----- EXTRACT PROVIDED -----

Lockdown life: COVID quarantine chronicles

COVID quarantine chronicles.
Lockdown life.
This is a series that I was never expecting to make.
[…] Some of the themes that I pull out of this: one is this idea of isolation, this dystopian isolation.
Even in the best of times, in ordinary times, there’s so much isolation in the modern world.
Everybody is so atomized and individualized and separate, and there’s a lot of missing community and family and friends and support, and there’s a lot of loneliness and isolation in the modern world.
And this is accelerating that to a new degree.
[…] When this first started, there was this sense of being plugged in, this like, you know, the war room, the situation room, and there’s a sense of excitement about big world events unfolding, and almost like it acts like a drug in its own way, just being plugged into the news and getting excited over every little development, and just the excitement of being in unknown times and not knowing what’s going to happen.
And that can kind of like seize attention and become a focus, just like reading news obsessively and following and wondering what’s going to happen and talking about it.
But then it always eventually reaches a saturation point, and it’s long past that now, where OK, what else are you going to say about the lockdown, about the disease and about the situation? It just eventually becomes an endless repeat, and novelty wears off fast.
So trying to find satisfaction in life through novelty, through this excitement about new things, it’s always very limited.
We can also see how a dangerous side of this is that we can see how we really love scapegoats.
Everybody, we’re very tempted to find somebody to hate, and we can sort of project all our darkness, all our undesired features, onto another person, and we just need to find a convenient target that we can morally justify that “Oh, they deserve our hate.” And we can see this with the people who break quarantine, who break isolation.

----- DATA EXTRACT -----

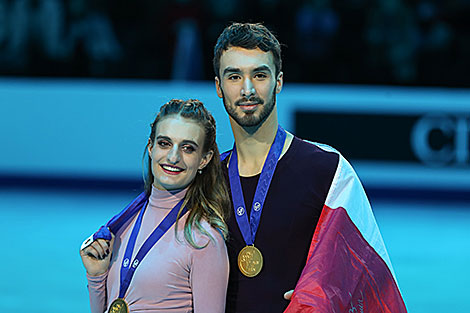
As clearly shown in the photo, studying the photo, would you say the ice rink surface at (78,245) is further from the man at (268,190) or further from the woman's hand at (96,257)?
the man at (268,190)

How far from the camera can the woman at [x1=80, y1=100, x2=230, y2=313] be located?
7.57ft

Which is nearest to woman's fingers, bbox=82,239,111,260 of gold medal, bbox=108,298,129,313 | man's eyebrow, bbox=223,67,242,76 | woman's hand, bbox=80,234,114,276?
woman's hand, bbox=80,234,114,276

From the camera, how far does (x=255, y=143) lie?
2.60 m

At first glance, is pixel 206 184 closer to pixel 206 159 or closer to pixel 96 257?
pixel 206 159

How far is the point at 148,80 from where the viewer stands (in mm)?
8820

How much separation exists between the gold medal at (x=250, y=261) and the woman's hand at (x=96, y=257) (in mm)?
450

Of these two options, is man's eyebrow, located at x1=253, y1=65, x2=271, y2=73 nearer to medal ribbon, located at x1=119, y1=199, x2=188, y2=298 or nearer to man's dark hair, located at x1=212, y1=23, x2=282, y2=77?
man's dark hair, located at x1=212, y1=23, x2=282, y2=77

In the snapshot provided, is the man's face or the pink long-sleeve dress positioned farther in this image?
the man's face

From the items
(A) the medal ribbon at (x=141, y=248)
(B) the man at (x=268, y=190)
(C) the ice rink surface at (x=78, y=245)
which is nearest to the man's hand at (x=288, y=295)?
(B) the man at (x=268, y=190)

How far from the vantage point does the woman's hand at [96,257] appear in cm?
242

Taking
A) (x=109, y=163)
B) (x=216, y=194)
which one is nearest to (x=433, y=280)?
(x=216, y=194)

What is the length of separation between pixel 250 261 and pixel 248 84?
1.98 ft

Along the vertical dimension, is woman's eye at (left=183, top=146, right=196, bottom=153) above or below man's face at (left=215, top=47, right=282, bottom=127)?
below

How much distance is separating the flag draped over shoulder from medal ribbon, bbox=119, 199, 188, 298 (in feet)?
1.54
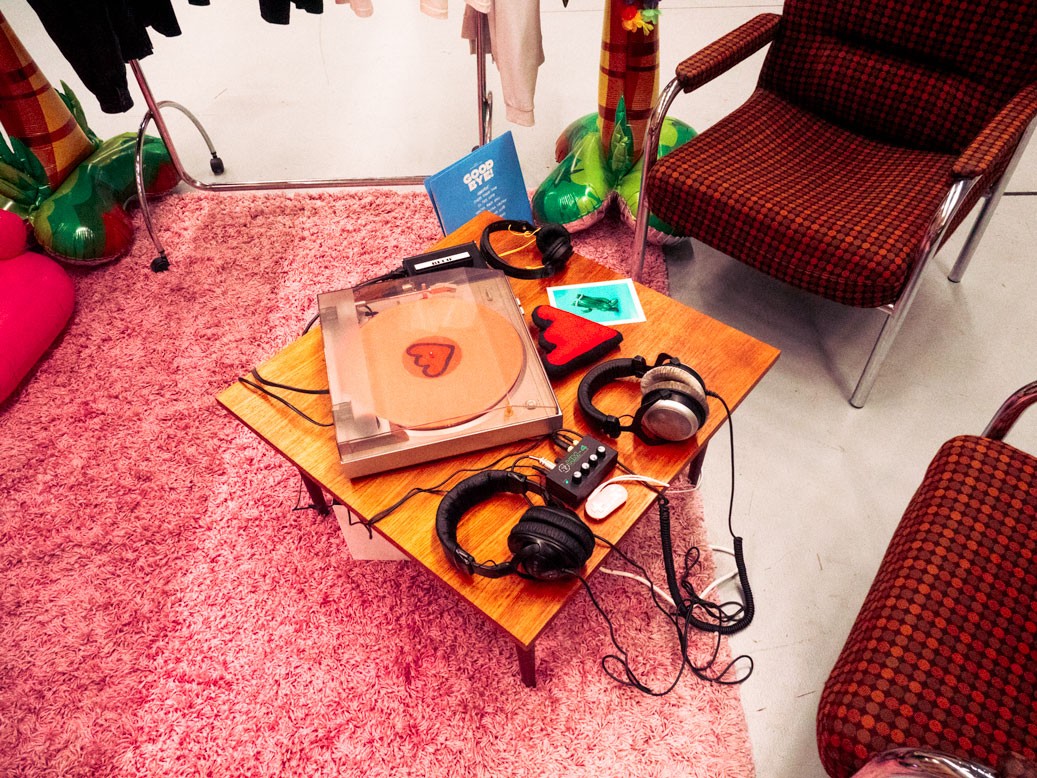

-----

__EXERCISE__
Please write what comes next in the text on lockdown life, picking up after its final sentence.

__EXPECTED ANSWER__
And it’s very easy to turn somebody who gets too close, doesn’t wear the mask, doesn’t follow the protocols, it’s easy to see them as really somebody who deserves hate.
And so there is this kind of feeling of being ready to hate somebody, that it’s amazing how it comes out so easily in this situation.
As long as we have a moral justification, “Oh, they deserve it because they’re bad for this reason”, we can then feel justified to hate them.
So that’s always a disturbing trend that we can see, and this is just one new manifestation of it.
And when it comes to the whole lockdown, there’s the whole issue of the trade-off of security.
Security is always a trade-off, because you never have perfect safety.
There’s always risk in anything in life.
The only perfect safety is in not living at all, and just being dead, and you know, nothing can hurt you because you’re already dead.
So as long as we’re alive there’s going to be a trade-off of security.
And this lockdown is a trade-off, shutting all these things down in order to reduce the risk of catching the disease.
But it is always a trade, and we are trading a lot for this reduced spread of the disease, giving up all kinds of things with the lockdown, and possibly shutting down the livelihood of many people, shutting down the way that we have lived life in the past.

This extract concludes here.